— begin EXCERPTED TEXT —
So, Sydney and Brisbane are humming, Canberra, Adelaide and Perth not so much, however I would suggest that Adelaide would be the forum of decorum as I am based there and endeavour to inject a little culture into proceedings (sometimes).

There is a wealth of info on the forums, but do yourself a favour and be prepared to filter the good the bad and the ugly. The ridiculous, the downright lies, the comedic, the BS, the sublime, the happy, the sad, and of course the PMSL. All that and more is readily available and some of it, well a very small portion actually, relates to Übering.

.


----------



## Voigtstr (Nov 20, 2017)

Hi team, I've posted over here - https://uberpeople.net/threads/hobart-australia.219534/ hopefully if enough people get behind it, only 3 active users I believe, they will make a sub forum. Thanks muchly to a mod by the name of Grand for helping me with the information.
— end EXCERPTED TEXT —
Write the next part of the forum thread about Uber driving in Australian cities, starting right after its last post. The records come from a separate source.
— begin DATASET EXTRACT —
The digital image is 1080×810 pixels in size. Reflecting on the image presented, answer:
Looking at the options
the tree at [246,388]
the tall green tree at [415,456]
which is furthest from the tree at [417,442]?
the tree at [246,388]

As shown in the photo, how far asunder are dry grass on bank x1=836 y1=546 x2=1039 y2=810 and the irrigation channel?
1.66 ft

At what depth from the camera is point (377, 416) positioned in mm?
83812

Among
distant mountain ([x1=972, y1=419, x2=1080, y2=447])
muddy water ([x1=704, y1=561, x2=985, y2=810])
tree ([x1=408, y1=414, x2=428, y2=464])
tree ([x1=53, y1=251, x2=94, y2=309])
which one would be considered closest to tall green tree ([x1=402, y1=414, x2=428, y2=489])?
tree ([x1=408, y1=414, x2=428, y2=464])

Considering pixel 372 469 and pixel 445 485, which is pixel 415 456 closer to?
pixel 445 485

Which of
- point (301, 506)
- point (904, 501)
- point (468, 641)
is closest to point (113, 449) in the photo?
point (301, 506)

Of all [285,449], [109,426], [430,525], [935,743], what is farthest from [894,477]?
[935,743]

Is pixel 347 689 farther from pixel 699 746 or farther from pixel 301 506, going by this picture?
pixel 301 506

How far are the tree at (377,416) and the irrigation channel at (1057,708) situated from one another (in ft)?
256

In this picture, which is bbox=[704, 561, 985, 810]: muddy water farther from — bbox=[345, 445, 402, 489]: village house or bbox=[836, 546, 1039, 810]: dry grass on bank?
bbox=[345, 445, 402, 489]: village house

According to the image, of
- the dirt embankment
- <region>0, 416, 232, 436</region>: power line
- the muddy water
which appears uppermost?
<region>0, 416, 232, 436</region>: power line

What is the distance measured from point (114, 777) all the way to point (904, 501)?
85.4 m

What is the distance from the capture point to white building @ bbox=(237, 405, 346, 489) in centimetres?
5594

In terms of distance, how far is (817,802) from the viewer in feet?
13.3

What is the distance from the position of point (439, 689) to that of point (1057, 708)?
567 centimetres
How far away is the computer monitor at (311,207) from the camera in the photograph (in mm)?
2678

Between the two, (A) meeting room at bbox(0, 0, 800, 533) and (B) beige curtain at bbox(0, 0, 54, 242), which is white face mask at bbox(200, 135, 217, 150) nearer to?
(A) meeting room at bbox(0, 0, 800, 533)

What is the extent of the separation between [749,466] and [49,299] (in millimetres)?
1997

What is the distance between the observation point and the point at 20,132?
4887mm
— end DATASET EXTRACT —
RESPONSE BELOW.
----------



## UberDriverAU (Nov 4, 2015)

Voigtstr said:


> Hi team, I've posted over here - https://uberpeople.net/threads/hobart-australia.219534/ hopefully if enough people get behind it, only 3 active users I believe, they will make a sub forum. Thanks muchly to a mod by the name of Grand for helping me with the information.


I'd be surprised if they won't make a Hobart forum for you. The "Canberra" forum could easily be renamed "Jack Malarkey's Hideout"! (Couldn't resist, sorry Jack! )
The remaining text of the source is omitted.